-- RECORD SET follows --

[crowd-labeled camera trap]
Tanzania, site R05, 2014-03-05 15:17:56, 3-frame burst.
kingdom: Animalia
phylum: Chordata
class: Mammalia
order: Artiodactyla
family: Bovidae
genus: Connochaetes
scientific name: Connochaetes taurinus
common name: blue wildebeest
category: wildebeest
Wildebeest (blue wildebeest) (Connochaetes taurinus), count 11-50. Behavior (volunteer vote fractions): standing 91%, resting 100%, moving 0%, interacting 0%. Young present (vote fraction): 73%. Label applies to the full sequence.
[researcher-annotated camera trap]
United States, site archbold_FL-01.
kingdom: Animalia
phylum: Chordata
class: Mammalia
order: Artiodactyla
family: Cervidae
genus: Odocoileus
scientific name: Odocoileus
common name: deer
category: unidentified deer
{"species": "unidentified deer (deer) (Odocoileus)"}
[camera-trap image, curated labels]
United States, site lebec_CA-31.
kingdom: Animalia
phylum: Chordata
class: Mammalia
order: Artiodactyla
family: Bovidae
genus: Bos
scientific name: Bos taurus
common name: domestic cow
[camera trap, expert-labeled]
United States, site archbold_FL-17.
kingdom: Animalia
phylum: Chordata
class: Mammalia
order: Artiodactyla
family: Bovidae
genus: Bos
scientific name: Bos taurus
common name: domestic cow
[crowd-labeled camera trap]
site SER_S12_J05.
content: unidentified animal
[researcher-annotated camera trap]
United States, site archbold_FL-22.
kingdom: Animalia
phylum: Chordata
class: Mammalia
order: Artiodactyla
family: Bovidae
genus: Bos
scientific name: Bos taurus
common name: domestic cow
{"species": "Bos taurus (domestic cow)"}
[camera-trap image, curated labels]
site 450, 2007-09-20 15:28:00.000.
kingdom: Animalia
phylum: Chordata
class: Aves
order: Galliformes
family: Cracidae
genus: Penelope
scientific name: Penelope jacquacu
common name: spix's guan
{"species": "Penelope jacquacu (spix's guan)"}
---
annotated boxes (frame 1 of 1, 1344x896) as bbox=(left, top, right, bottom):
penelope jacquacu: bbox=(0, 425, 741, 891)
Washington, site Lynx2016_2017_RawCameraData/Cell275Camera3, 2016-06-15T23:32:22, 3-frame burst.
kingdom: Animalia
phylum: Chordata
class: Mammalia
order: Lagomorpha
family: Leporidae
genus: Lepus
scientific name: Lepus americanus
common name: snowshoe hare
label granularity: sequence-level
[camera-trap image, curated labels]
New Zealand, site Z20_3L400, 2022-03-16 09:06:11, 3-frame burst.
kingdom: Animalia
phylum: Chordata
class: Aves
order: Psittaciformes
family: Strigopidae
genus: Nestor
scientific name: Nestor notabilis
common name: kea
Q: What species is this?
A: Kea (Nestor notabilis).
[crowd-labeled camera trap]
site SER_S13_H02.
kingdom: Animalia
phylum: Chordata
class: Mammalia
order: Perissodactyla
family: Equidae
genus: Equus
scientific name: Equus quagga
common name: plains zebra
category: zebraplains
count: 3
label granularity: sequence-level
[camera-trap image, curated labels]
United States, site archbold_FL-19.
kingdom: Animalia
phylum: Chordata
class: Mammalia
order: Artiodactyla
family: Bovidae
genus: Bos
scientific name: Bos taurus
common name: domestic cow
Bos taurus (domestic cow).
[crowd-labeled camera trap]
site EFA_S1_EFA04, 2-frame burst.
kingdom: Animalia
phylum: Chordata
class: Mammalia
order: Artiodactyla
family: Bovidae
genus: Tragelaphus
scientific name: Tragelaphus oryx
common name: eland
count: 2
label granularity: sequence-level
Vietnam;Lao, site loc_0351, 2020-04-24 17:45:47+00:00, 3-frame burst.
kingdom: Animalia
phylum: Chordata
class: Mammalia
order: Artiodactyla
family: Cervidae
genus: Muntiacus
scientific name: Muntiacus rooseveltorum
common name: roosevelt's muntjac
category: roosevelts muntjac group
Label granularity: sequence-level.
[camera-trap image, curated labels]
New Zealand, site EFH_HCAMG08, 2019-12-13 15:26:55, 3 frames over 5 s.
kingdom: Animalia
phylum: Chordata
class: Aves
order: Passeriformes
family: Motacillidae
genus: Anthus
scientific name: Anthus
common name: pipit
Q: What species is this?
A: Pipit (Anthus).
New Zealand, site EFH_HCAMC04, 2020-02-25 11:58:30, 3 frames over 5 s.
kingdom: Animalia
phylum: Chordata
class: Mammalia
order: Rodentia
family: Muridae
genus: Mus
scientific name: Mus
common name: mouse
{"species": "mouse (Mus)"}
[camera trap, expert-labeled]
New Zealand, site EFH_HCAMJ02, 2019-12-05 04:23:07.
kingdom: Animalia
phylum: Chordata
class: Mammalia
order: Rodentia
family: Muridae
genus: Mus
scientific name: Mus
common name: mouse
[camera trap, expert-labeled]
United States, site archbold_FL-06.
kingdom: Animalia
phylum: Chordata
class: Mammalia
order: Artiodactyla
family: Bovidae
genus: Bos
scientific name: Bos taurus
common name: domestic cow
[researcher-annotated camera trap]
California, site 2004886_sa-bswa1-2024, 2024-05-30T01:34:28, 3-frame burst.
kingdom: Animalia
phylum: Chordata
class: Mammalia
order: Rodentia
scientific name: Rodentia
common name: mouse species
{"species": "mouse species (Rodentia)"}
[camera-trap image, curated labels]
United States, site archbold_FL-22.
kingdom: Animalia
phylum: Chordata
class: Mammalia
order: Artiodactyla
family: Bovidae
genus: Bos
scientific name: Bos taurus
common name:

-- RECORD SET concluded --

▸ **TASK PROMPT**: Repeat every record exactly, so that nothing is lost or altered.

▸ **PROBLEM SOLUTION**:
[crowd-labeled camera trap]
Tanzania, site R05, 2014-03-05 15:17:56, 3-frame burst.
kingdom: Animalia
phylum: Chordata
class: Mammalia
order: Artiodactyla
family: Bovidae
genus: Connochaetes
scientific name: Connochaetes taurinus
common name: blue wildebeest
category: wildebeest
Wildebeest (blue wildebeest) (Connochaetes taurinus), count 11-50. Behavior (volunteer vote fractions): standing 91%, resting 100%, moving 0%, interacting 0%. Young present (vote fraction): 73%. Label applies to the full sequence.
[researcher-annotated camera trap]
United States, site archbold_FL-01.
kingdom: Animalia
phylum: Chordata
class: Mammalia
order: Artiodactyla
family: Cervidae
genus: Odocoileus
scientific name: Odocoileus
common name: deer
category: unidentified deer
{"species": "unidentified deer (deer) (Odocoileus)"}
[camera-trap image, curated labels]
United States, site lebec_CA-31.
kingdom: Animalia
phylum: Chordata
class: Mammalia
order: Artiodactyla
family: Bovidae
genus: Bos
scientific name: Bos taurus
common name: domestic cow
[camera trap, expert-labeled]
United States, site archbold_FL-17.
kingdom: Animalia
phylum: Chordata
class: Mammalia
order: Artiodactyla
family: Bovidae
genus: Bos
scientific name: Bos taurus
common name: domestic cow
[crowd-labeled camera trap]
site SER_S12_J05.
content: unidentified animal
[researcher-annotated camera trap]
United States, site archbold_FL-22.
kingdom: Animalia
phylum: Chordata
class: Mammalia
order: Artiodactyla
family: Bovidae
genus: Bos
scientific name: Bos taurus
common name: domestic cow
{"species": "Bos taurus (domestic cow)"}
[camera-trap image, curated labels]
site 450, 2007-09-20 15:28:00.000.
kingdom: Animalia
phylum: Chordata
class: Aves
order: Galliformes
family: Cracidae
genus: Penelope
scientific name: Penelope jacquacu
common name: spix's guan
{"species": "Penelope jacquacu (spix's guan)"}
---
annotated boxes (frame 1 of 1, 1344x896) as bbox=(left, top, right, bottom):
penelope jacquacu: bbox=(0, 425, 741, 891)
Washington, site Lynx2016_2017_RawCameraData/Cell275Camera3, 2016-06-15T23:32:22, 3-frame burst.
kingdom: Animalia
phylum: Chordata
class: Mammalia
order: Lagomorpha
family: Leporidae
genus: Lepus
scientific name: Lepus americanus
common name: snowshoe hare
label granularity: sequence-level
[camera-trap image, curated labels]
New Zealand, site Z20_3L400, 2022-03-16 09:06:11, 3-frame burst.
kingdom: Animalia
phylum: Chordata
class: Aves
order: Psittaciformes
family: Strigopidae
genus: Nestor
scientific name: Nestor notabilis
common name: kea
Q: What species is this?
A: Kea (Nestor notabilis).
[crowd-labeled camera trap]
site SER_S13_H02.
kingdom: Animalia
phylum: Chordata
class: Mammalia
order: Perissodactyla
family: Equidae
genus: Equus
scientific name: Equus quagga
common name: plains zebra
category: zebraplains
count: 3
label granularity: sequence-level
[camera-trap image, curated labels]
United States, site archbold_FL-19.
kingdom: Animalia
phylum: Chordata
class: Mammalia
order: Artiodactyla
family: Bovidae
genus: Bos
scientific name: Bos taurus
common name: domestic cow
Bos taurus (domestic cow).
[crowd-labeled camera trap]
site EFA_S1_EFA04, 2-frame burst.
kingdom: Animalia
phylum: Chordata
class: Mammalia
order: Artiodactyla
family: Bovidae
genus: Tragelaphus
scientific name: Tragelaphus oryx
common name: eland
count: 2
label granularity: sequence-level
Vietnam;Lao, site loc_0351, 2020-04-24 17:45:47+00:00, 3-frame burst.
kingdom: Animalia
phylum: Chordata
class: Mammalia
order: Artiodactyla
family: Cervidae
genus: Muntiacus
scientific name: Muntiacus rooseveltorum
common name: roosevelt's muntjac
category: roosevelts muntjac group
Label granularity: sequence-level.
[camera-trap image, curated labels]
New Zealand, site EFH_HCAMG08, 2019-12-13 15:26:55, 3 frames over 5 s.
kingdom: Animalia
phylum: Chordata
class: Aves
order: Passeriformes
family: Motacillidae
genus: Anthus
scientific name: Anthus
common name: pipit
Q: What species is this?
A: Pipit (Anthus).
New Zealand, site EFH_HCAMC04, 2020-02-25 11:58:30, 3 frames over 5 s.
kingdom: Animalia
phylum: Chordata
class: Mammalia
order: Rodentia
family: Muridae
genus: Mus
scientific name: Mus
common name: mouse
{"species": "mouse (Mus)"}
[camera trap, expert-labeled]
New Zealand, site EFH_HCAMJ02, 2019-12-05 04:23:07.
kingdom: Animalia
phylum: Chordata
class: Mammalia
order: Rodentia
family: Muridae
genus: Mus
scientific name: Mus
common name: mouse
[camera trap, expert-labeled]
United States, site archbold_FL-06.
kingdom: Animalia
phylum: Chordata
class: Mammalia
order: Artiodactyla
family: Bovidae
genus: Bos
scientific name: Bos taurus
common name: domestic cow
[researcher-annotated camera trap]
California, site 2004886_sa-bswa1-2024, 2024-05-30T01:34:28, 3-frame burst.
kingdom: Animalia
phylum: Chordata
class: Mammalia
order: Rodentia
scientific name: Rodentia
common name: mouse species
{"species": "mouse species (Rodentia)"}
[camera-trap image, curated labels]
United States, site archbold_FL-22.
kingdom: Animalia
phylum: Chordata
class: Mammalia
order: Artiodactyla
family: Bovidae
genus: Bos
scientific name: Bos taurus
common name:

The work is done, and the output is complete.